Stage 3 — Choose distribution by audience, not by hype. For internal tools, dashboards, and sensitive data, self-host on LibreChat, Goose, or Open WebUI — you keep the renderer and the data. For consumer reach, submit to ChatGPT and/or Claude, budgeting for review timelines, geographic limits, and the physical-goods-only monetization constraint. Keep your server portable so you’re never locked to one host.
Stage 4 — For languages without an mcp-ui helper (Go, Java, C#, Rust), wrap the JSON once. Write a ~20-line internal create_ui_resource() in your language that emits the correct resource shape and base64 encoding, plus a helper to attach _meta.ui.resourceUri. For Go, you can lean on ironystock/mcpui-go; for Rust, read the Apollo MCP Server’s experimental implementation before you start. Then the rest of your team ships UI without thinking about the wire format. Watch the official SDK repos — first-party helpers may land — but don’t wait for them.
Thresholds that change the plan: If LibreChat merges its open MCP Apps PR (#10641 / #11799), prefer the official _meta.ui.resourceUri flow over legacy embedded resources for self-hosted too. If OpenAI ships its promised open host implementation, re-evaluate “hosted vs. self-hosted” because the line blurs. If your audience is EU-based, self-hosting moves from “preferred” to “required” given current ChatGPT restrictions.
Caveats
- Spec velocity. MCP Apps is young — official only since January 26, 2026 — and the broader spec has a release candidate dated July 28, 2026 with a v2 of the TS/Python SDKs in development.

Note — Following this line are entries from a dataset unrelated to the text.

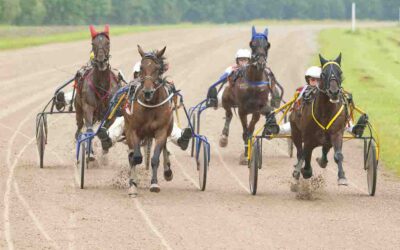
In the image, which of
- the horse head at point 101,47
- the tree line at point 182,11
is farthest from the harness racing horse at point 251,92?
the tree line at point 182,11

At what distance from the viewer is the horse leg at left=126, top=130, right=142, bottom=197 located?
37.1 feet

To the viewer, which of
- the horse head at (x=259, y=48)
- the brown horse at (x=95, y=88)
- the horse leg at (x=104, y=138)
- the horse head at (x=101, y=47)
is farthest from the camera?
the horse head at (x=259, y=48)

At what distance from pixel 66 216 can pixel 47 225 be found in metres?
0.52

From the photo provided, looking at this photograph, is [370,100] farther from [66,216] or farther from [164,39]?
[164,39]

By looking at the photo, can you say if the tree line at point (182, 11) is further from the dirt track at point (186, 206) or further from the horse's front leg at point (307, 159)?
the horse's front leg at point (307, 159)

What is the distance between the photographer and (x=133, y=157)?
11.5 metres

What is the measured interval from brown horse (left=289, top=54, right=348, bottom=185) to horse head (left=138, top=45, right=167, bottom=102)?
1.71 meters

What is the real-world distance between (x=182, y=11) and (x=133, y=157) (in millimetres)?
111438

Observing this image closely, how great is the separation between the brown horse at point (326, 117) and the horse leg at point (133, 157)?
1.87 m

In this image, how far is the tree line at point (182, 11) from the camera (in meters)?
92.3

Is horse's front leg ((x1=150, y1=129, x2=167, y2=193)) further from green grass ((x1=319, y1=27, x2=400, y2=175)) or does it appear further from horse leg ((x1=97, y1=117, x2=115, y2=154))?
green grass ((x1=319, y1=27, x2=400, y2=175))

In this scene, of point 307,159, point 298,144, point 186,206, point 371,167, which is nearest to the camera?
point 186,206

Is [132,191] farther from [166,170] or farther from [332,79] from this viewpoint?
[332,79]

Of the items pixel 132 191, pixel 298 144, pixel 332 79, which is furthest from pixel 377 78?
pixel 132 191
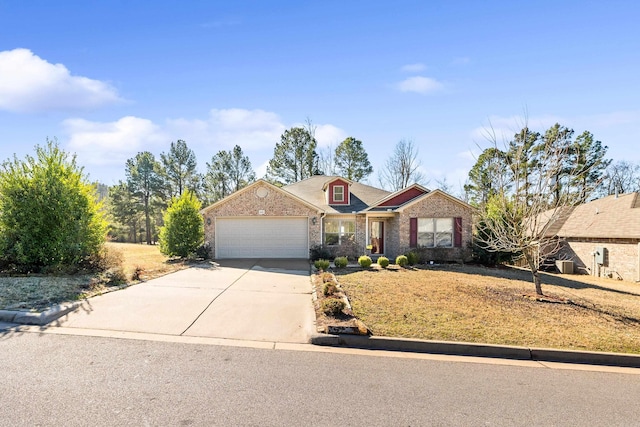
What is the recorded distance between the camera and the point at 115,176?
3916 cm

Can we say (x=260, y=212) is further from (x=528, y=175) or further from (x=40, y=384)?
(x=40, y=384)

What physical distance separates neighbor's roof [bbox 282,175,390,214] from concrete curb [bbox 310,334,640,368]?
1265 centimetres

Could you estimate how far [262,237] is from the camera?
17344 mm

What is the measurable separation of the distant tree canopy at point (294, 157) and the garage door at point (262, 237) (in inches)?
688

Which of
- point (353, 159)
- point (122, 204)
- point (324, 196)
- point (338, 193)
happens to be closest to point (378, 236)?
point (338, 193)

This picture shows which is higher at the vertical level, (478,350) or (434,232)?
(434,232)

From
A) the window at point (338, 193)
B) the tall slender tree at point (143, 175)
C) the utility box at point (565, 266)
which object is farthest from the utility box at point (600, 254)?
the tall slender tree at point (143, 175)

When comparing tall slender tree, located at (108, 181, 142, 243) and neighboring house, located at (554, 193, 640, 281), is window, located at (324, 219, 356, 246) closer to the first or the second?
neighboring house, located at (554, 193, 640, 281)

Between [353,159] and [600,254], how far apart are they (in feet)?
72.0

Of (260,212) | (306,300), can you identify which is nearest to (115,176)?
(260,212)

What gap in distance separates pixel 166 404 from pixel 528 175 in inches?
442

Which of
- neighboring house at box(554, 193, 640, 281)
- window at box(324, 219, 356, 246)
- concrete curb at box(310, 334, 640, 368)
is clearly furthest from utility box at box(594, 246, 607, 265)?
concrete curb at box(310, 334, 640, 368)

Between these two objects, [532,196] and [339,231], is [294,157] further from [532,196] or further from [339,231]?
[532,196]

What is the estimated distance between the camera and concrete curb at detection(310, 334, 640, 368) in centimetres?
521
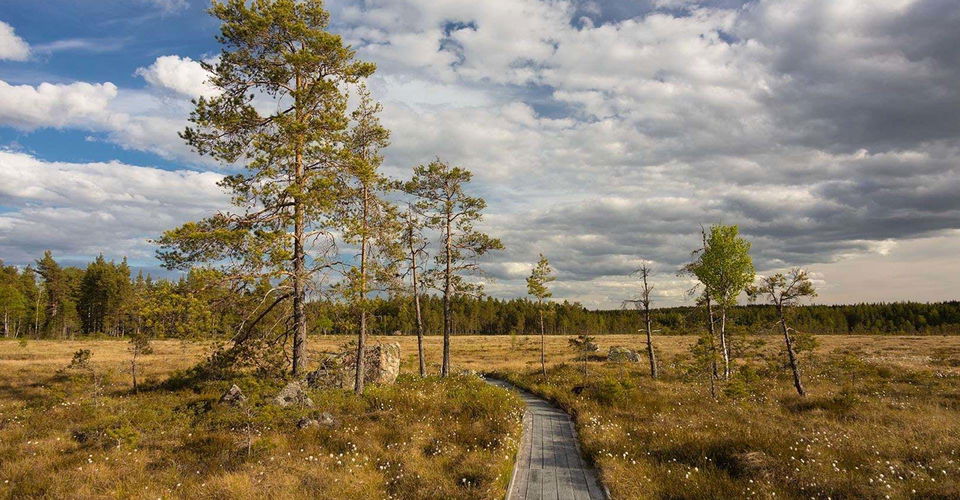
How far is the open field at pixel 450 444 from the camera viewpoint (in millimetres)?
10023

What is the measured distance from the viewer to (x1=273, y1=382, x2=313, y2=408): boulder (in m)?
16.0

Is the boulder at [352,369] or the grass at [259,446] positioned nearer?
the grass at [259,446]

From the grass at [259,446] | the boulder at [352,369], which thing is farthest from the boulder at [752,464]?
the boulder at [352,369]

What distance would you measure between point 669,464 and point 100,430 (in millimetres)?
17234

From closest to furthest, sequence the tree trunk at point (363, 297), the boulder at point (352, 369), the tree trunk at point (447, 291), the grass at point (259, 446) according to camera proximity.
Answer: the grass at point (259, 446), the tree trunk at point (363, 297), the boulder at point (352, 369), the tree trunk at point (447, 291)

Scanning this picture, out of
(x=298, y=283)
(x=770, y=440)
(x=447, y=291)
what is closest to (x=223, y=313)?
(x=298, y=283)

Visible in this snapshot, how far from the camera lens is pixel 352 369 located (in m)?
22.5

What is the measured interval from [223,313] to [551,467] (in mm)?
11306

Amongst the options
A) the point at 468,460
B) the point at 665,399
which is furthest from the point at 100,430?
the point at 665,399

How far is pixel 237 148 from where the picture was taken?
1562 cm

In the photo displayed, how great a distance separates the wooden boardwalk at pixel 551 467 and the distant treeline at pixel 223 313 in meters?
7.49

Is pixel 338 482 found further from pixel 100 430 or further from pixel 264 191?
pixel 100 430

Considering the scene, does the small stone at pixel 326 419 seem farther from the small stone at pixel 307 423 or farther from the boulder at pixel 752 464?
the boulder at pixel 752 464

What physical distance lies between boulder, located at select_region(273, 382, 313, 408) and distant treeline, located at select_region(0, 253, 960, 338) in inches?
85.5
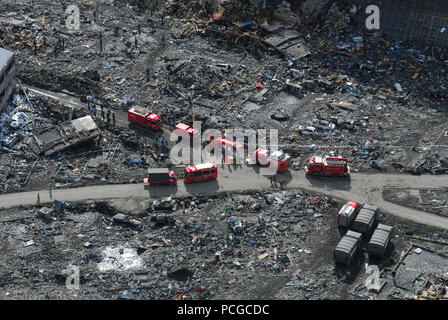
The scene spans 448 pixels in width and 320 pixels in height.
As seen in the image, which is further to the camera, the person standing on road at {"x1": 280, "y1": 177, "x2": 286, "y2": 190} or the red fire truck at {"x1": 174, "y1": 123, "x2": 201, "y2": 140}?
the red fire truck at {"x1": 174, "y1": 123, "x2": 201, "y2": 140}

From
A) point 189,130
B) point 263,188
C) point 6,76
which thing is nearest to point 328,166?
point 263,188

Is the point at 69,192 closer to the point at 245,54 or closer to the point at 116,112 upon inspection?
the point at 116,112

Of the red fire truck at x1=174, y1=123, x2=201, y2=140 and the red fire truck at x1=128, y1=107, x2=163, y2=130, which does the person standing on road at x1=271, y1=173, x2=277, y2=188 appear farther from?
the red fire truck at x1=128, y1=107, x2=163, y2=130

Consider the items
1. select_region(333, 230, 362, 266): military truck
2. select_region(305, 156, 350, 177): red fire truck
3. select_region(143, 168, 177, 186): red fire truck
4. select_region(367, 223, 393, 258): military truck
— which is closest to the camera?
select_region(333, 230, 362, 266): military truck

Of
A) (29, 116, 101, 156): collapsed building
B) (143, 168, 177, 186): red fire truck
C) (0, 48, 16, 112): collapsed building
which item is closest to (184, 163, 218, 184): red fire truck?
(143, 168, 177, 186): red fire truck

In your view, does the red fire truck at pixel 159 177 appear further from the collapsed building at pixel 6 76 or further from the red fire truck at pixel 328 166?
the collapsed building at pixel 6 76

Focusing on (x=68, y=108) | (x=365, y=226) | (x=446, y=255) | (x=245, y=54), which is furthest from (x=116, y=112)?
(x=446, y=255)

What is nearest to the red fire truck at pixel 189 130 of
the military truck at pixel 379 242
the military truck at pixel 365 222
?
the military truck at pixel 365 222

Pin versions; expect change.
- Client support is uneven. “Supports MCP Apps” ranges from full (Goose, Claude, ChatGPT, VS Code Copilot) to legacy-mcp-ui-only (LibreChat today) to in-progress or none (much of the long tail). Verify against the official client matrix for your target host rather than trusting a blog (including this one).
- Example freshness varies. The official ext-apps and openai-apps-sdk-examples repos are actively maintained; some community demos predate the official spec and may use legacy mcp-ui patterns or carry “only a few clients support this” caveats. Check last-commit dates and spec versions before copying, and confirm any example renders in your target host, not just an inspector.

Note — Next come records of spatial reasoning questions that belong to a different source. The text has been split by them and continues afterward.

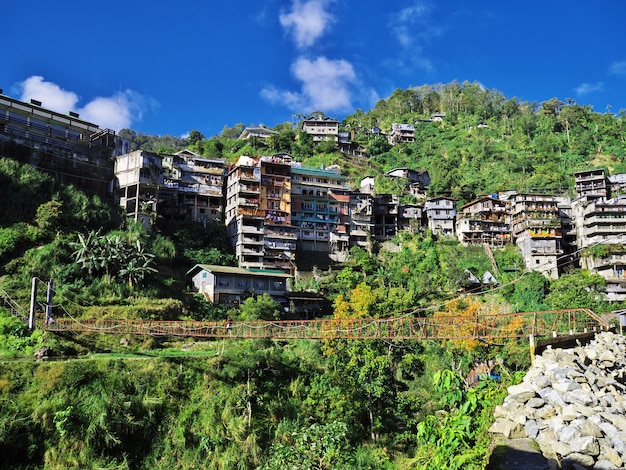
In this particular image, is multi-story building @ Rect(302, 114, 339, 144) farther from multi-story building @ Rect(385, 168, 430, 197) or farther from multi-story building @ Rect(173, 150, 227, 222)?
multi-story building @ Rect(173, 150, 227, 222)

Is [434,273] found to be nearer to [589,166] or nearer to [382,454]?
[382,454]

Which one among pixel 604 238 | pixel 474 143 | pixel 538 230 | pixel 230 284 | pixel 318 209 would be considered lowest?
Answer: pixel 230 284

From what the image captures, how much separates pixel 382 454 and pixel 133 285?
2062cm

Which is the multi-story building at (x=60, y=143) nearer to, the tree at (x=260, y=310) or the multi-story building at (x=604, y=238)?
the tree at (x=260, y=310)

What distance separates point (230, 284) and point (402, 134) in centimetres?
5627

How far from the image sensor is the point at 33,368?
20375 mm

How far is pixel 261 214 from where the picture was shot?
5003 centimetres

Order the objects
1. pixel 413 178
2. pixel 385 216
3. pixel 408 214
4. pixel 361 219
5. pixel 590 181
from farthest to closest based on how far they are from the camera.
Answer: pixel 413 178
pixel 590 181
pixel 408 214
pixel 385 216
pixel 361 219

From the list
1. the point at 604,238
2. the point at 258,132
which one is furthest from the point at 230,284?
the point at 258,132

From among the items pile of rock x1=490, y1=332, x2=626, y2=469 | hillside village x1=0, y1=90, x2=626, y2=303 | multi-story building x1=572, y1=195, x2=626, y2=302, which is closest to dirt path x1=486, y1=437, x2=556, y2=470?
pile of rock x1=490, y1=332, x2=626, y2=469

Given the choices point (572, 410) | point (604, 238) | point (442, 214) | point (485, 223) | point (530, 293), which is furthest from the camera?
point (442, 214)

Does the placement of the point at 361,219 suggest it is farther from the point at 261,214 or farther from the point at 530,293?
the point at 530,293

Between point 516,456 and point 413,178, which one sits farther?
point 413,178

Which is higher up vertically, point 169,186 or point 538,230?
point 169,186
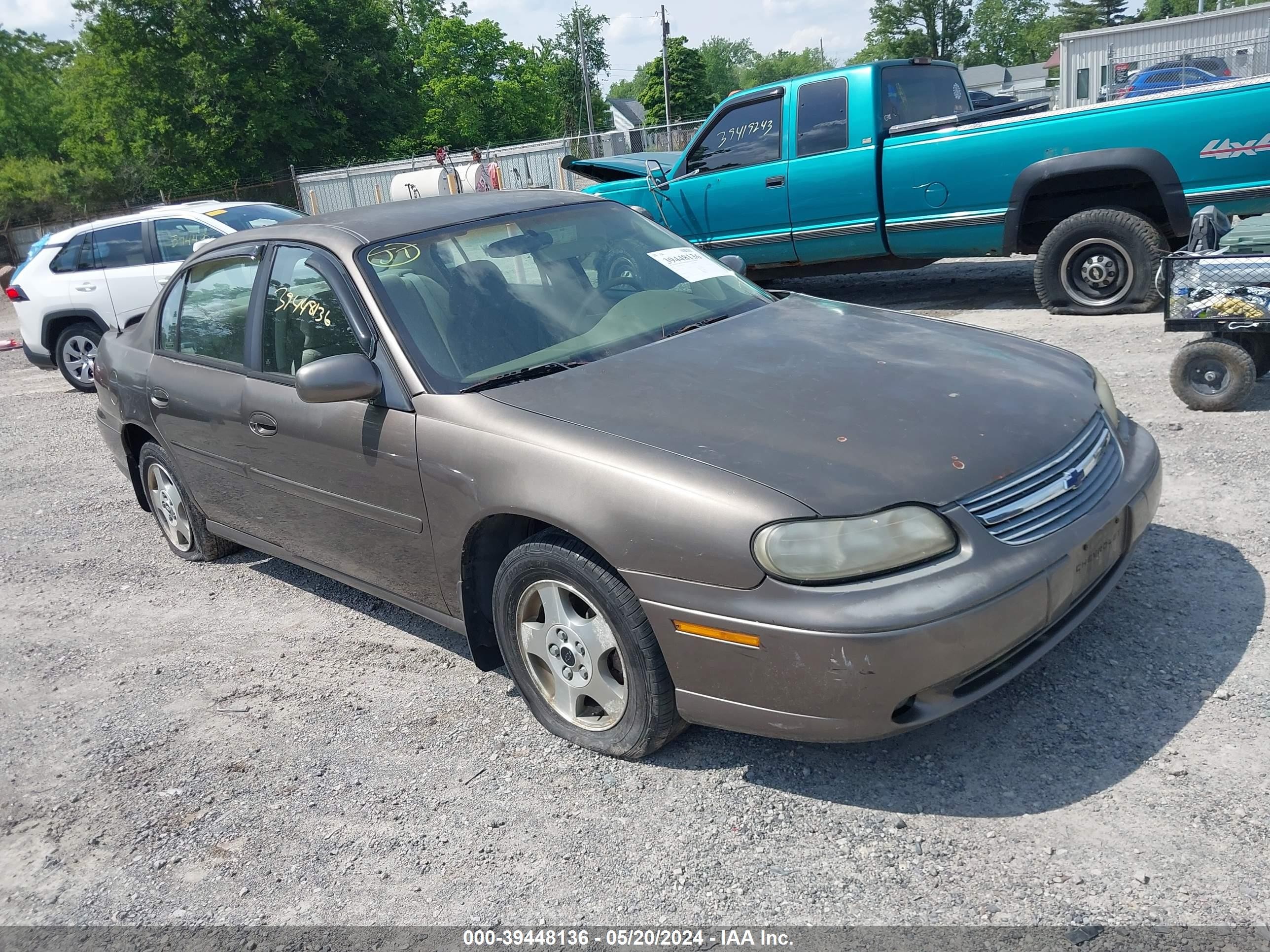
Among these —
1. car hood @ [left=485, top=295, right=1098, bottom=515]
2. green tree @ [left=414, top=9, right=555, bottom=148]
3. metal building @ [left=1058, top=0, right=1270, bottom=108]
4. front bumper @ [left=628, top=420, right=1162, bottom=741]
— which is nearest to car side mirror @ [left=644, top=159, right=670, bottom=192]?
car hood @ [left=485, top=295, right=1098, bottom=515]

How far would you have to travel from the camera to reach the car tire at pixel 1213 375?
537 centimetres

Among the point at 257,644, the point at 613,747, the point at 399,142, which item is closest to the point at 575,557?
the point at 613,747

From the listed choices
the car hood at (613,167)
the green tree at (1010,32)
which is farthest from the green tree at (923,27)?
the car hood at (613,167)

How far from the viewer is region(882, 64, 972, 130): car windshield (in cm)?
869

- Source conflicts I had to reconcile. The mcp-ui README lists LibreChat as a supported host while LibreChat simultaneously has an open MCP Apps feature request — both are true because they refer to different specs (legacy mcp-ui = shipped since the v0.8.0 line; official MCP Apps = roadmapped, open PR #11799). Treat “supports MCP UI” claims with that nuance. Similarly, the ext-apps README at one point says it ships “two” Agent Skills while elsewhere enumerating all four — the four-skill list (create-mcp-app, migrate-oai-app, add-app-to-server, convert-web-app) is the current one.

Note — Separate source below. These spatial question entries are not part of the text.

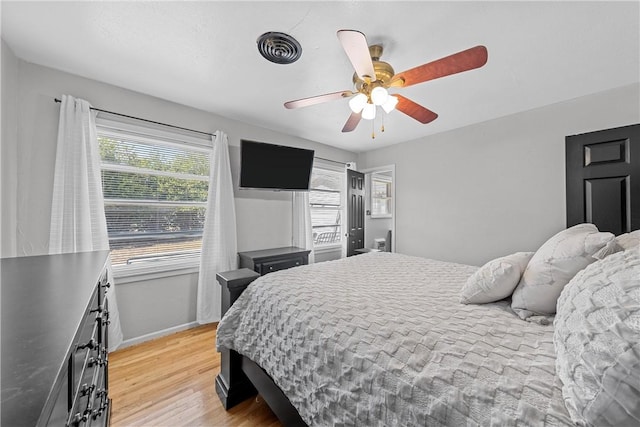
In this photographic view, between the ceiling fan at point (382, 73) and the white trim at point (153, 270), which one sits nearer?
the ceiling fan at point (382, 73)

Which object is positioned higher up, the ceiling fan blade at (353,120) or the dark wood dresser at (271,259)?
the ceiling fan blade at (353,120)

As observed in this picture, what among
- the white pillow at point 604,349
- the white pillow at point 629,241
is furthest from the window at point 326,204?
the white pillow at point 604,349

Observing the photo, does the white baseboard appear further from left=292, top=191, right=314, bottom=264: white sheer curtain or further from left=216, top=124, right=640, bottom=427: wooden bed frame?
left=292, top=191, right=314, bottom=264: white sheer curtain

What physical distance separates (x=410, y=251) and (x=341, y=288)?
2825 mm

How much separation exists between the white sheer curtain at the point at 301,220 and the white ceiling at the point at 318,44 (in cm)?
151

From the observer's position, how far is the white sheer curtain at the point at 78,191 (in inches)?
80.5

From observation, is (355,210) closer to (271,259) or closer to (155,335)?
(271,259)

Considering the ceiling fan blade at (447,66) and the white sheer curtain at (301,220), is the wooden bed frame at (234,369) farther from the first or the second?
the white sheer curtain at (301,220)

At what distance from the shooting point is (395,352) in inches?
35.7

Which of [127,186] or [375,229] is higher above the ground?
[127,186]

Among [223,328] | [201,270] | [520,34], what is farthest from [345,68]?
[201,270]

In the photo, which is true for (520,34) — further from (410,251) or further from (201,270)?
(201,270)

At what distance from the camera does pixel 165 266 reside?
8.71 ft

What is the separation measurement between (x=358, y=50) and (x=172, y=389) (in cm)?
257
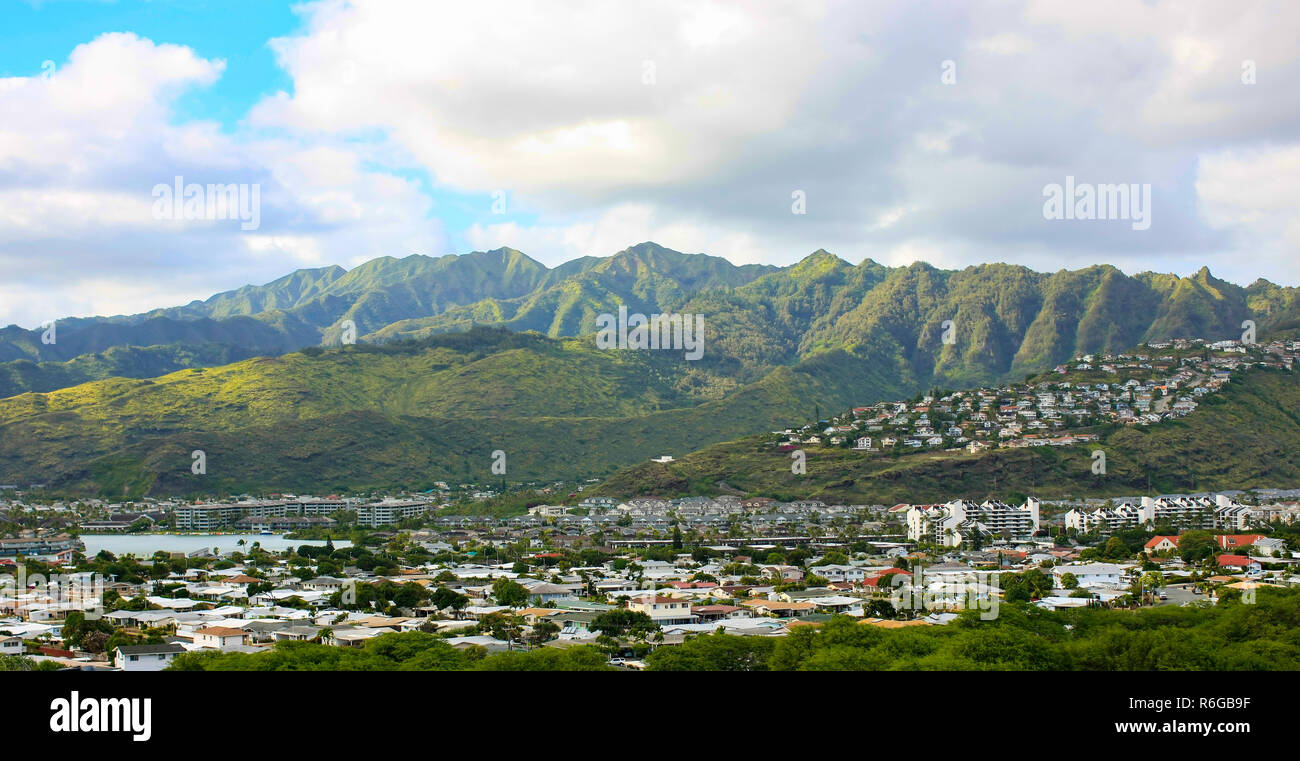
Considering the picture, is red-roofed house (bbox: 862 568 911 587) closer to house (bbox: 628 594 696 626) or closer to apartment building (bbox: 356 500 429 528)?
house (bbox: 628 594 696 626)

- Forward-looking items are not done deals. OpenAI’s “open host implementation,” in-app digital-goods monetization, the Agentic Commerce Protocol rollout, and several roadmap items are announced or projected, not shipped. I’ve flagged them as such; don’t architect a business on them yet.
- Naming collisions. “Apps” means different things in ChatGPT, Claude, and the spec. Be precise in your own docs.
MCP UI is the rare standard that arrived the right way: a community project proved the pattern, the big labs converged on it instead of forking it, and the result is an open extension you can implement in any language and run on hardware you control. That’s the whole Anant thesis in one protocol — free to learn (the spec and SDKs are open, and the examples above are there to read), free to run (self-host the renderer and the server), free to keep (your UIs, your data, your distribution, no gatekeeper required). Build to the standard, test on an open host, and choose your distribution with your eyes open.